Une autre toile, cinquante ans avant Olympia. Portrait d'une Négresse, Marie-Guillemine Benoist, 1800. Un portrait sobre et lumineux : une femme noire regarde le spectateur avec calme et dignité. Benoist l'a peinte avec le même soin qu'on réservait aux portraits bourgeois de l'époque. Le tableau a été exposé au Salon. Commenté. Célébré. Le nom de la femme portraiturée n'a pas été conservé. On sait qu'elle était esclave affranchie — l'esclavage venait d'être aboli par la Révolution, il sera rétabli par Napoléon deux ans plus tard. Cette asymétrie — peindre avec soin, sans préserver le nom — c'est précisément ce que Denise Murrell a décidé d'interroger.

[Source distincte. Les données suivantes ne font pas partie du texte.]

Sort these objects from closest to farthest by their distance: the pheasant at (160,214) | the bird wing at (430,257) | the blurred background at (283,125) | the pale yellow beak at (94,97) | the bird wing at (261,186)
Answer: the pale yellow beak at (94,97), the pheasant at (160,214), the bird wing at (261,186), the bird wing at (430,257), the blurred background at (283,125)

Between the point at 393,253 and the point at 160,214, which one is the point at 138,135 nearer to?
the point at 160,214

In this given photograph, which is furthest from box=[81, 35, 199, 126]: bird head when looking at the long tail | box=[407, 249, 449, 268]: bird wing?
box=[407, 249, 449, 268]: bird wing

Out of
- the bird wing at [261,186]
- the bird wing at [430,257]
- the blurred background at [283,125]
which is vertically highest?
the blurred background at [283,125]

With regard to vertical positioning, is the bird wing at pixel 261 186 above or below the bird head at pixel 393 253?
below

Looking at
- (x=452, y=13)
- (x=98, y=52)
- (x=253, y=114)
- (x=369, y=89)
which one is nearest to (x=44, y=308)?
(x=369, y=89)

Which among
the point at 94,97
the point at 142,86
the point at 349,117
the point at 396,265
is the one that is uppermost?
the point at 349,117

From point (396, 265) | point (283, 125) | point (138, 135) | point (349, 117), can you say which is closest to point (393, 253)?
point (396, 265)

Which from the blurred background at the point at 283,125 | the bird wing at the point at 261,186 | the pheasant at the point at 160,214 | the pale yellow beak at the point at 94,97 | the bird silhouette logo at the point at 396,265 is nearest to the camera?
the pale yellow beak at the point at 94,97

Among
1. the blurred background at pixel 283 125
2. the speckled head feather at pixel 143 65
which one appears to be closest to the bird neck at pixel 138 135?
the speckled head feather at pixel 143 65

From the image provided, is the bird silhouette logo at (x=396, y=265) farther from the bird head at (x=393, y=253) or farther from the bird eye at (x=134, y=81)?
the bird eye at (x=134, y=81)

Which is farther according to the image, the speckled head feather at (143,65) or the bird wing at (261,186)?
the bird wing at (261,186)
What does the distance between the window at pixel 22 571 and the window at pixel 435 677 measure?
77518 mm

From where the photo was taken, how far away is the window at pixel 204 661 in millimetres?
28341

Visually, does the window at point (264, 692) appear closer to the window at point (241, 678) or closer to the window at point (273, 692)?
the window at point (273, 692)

Bazille, La Toilette, 1870. Une scène intérieure lumineuse : une femme noire aide une femme blanche à s'habiller. La touche est libre, la lumière bien capturée. Bazille mourra la même année, à vingt-neuf ans, tué pendant la guerre franco-prussienne. La femme noire dans ce tableau n'a pas de nom dans les catalogues. Elle a un geste, une place précise dans la composition, une présence physique. Murrell pose sur ces tableaux une question que l'histoire de l'art avait évitée : qui a posé ? Était-ce une modèle professionnelle, une employée de maison, quelqu'un convoqué pour l'occasion ? La réponse change ce qu'on voit dans la toile.
Denise Murrell est historienne de l'art, formée à Columbia University. En 2018, elle publie Posing Modernity : The Black Model from Manet and Matisse to Today. Son geste est simple à décrire, considérable à réaliser : elle est retournée dans les archives, les carnets, les registres de modèles, les catalogues de vente, les correspondances. Elle a cherché les noms. Et quand le nom n'était pas là, elle a posé la question : pourquoi ? Qu'est-ce que l'absence d'un nom révèle sur la façon dont on considérait la personne qui posait ? Nommer, chez Murrell, n'est pas un geste sentimental. C'est une méthode historique.
En 2019, à la suite directe de ces travaux, le musée d'Orsay ouvre l'exposition Le Modèle Noir : de Géricault à Matisse. Pour la première fois dans une grande institution française, des dizaines d'œuvres des dix-neuvième et début vingtième siècles sont accrochées ensemble et regardées en demandant : qui est dans ce tableau ? Pas seulement qui a peint, mais qui a posé, qui s'est tenu immobile pendant des heures pour que cette image existe. Les cartels changent. Certaines notices indiquent désormais explicitement : modèle non identifié·e. Dire l'absence de façon délibérée, c'est refuser le silence qui la masquait.
Retournons une dernière fois à Laure dans Olympia. Son regard est légèrement décalé — elle ne fixe pas le spectateur mais quelque chose hors du cadre. Ce regard, Murrell en fait un point d'analyse : il est le regard d'une personne qui existe dans la scène avec sa propre présence. Ce n'est pas un symbole de différence raciale posé là pour faire contraste. C'est une femme dans une chambre, à Paris, en 1863, tenant un bouquet. Ce déplacement — du symbole vers la personne — c'est exactement ce que la méthode de Murrell opère.
Olympia reste un tableau bouleversant. Sa force de rupture est réelle. Mais le regarder en sachant que la femme debout s'appelle Laure, c'est regarder un tableau différent — plus complet, plus honnête, plus vrai. La méthode de Murrell n'amoindrit pas les peintres. Elle augmente les tableaux. Elle les rend capables de porter toute leur histoire, et pas seulement la moitié qu'on avait choisi de garder. Cette saison commence ici. Avec ce prénom. Avec cette méthode. Avec Laure, présente.